The lawsuits were filed in January 2003 by former officers Bill Dempsey and Chuck Woolsoncroft and current officers Erica Garcia and Chuck Hensley. The foursome was claiming violation of the 1st and 14th amendment rights and sought relief in excess of $75,000 apiece.
Their attorney, Dennis Hawver of Ozwakie, was surprised by the ruling and said he hasn't discussed whether to appeal it with his clients.
"I'm extremely disappointed," said Hawver. "An appeal is possible. This is simply a decision of a judge that didn't fully consider the law. We will be doing that (discussing appeal) in the next week or so.
"They are disappointed and I certainly am," he said. "We're not happy. We have 30 days to appeal."
Reaction from city officials was low key.
"I think the official comment is we are pleased with the decision, but other than that, not much comment at this time," said City Administrator Jeff Dingman.
Dingman said the city will take a wait-and-see stance during the 30 days.
"That is correct," he said.
City Attorney Matt Hoy's only comment was in regard to the judge's ruling.
"The judge has ruled on the city's request for summary judgment," said Hoy. "At this point, we have no further comment. We would let the judge's order speak for itself."

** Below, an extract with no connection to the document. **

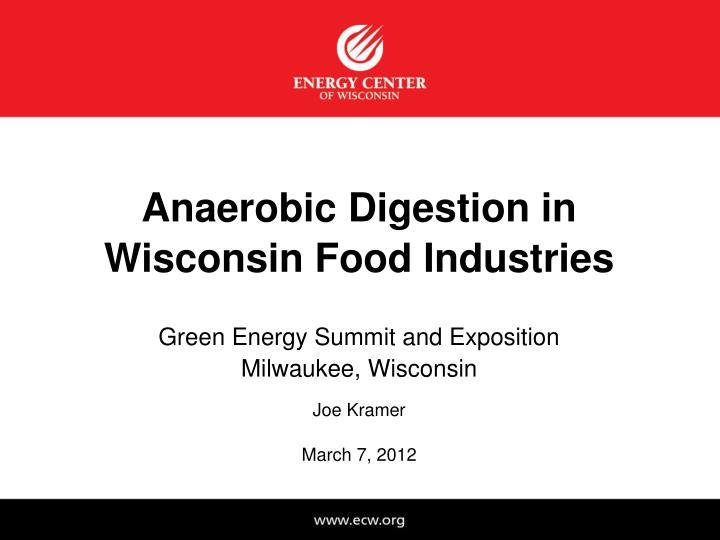 anaerobic digestion in wisconsin food industries n.
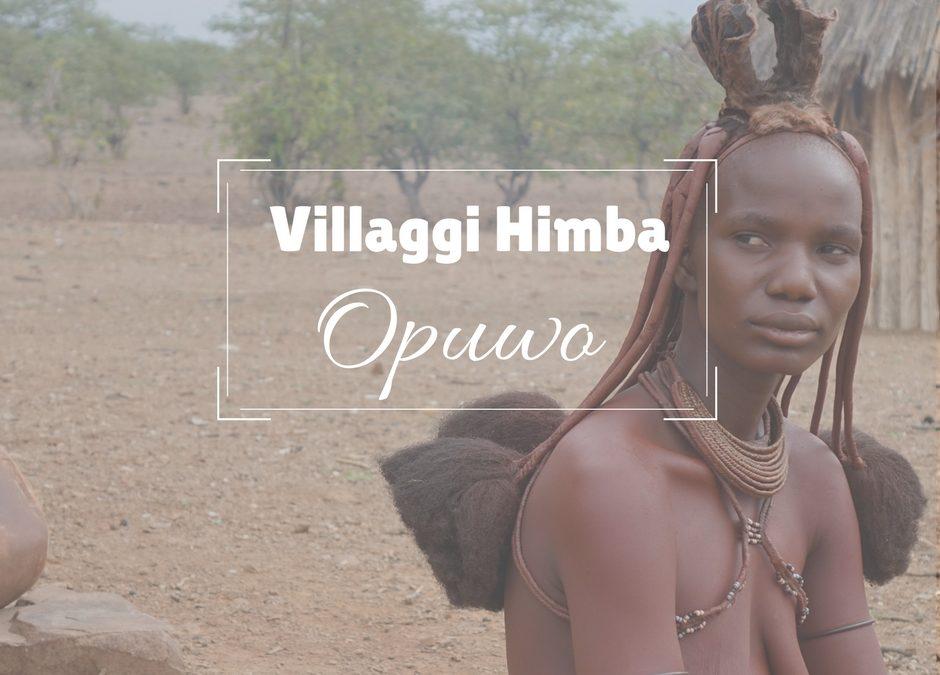 Opuwo: Come visitare i Villaggi Himba e riserve di Rinoceronti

Mayor Ken Hayes, who has been at the heart of the issue since the police department came in question back in July of 2001, was pleased with the decision. The 14th amendment allegation stemmed from the due process through the city's appeal process for discipline handed down to the four officers. The 1st amendment freedom of speech claim involved a memo directing the officers to follow chain of command with their complaints instead of going to city council members.
"We're very pleased with the judge's decision," said Hayes. "The validation of the city's grievance procedures and policies by a court of law is significant.
"We have made great strides towards building a well respected police department and we hope to continue to make further strides in the area of law enforcement," he said.
Police Chief Mike McKenna, who took over the department in 2003 and was not involved in the discipline matters, also was happy with the decision.
"Obviously, we're pleased with the decision from the court and we hope now we can put this behind us and continue on the track of rebuilding the department that we've been on in making a better and stronger department for the community," said McKenna.
The whole matter started in July of 2001 when the officers raised concerns about a former officer who resigned not long after the issues were raised.
"This simply comes down to concern over an officer for the community," said Hawver, the officers' attorney. "They've (officers) done a great service for the community and got nothing but abuse for it."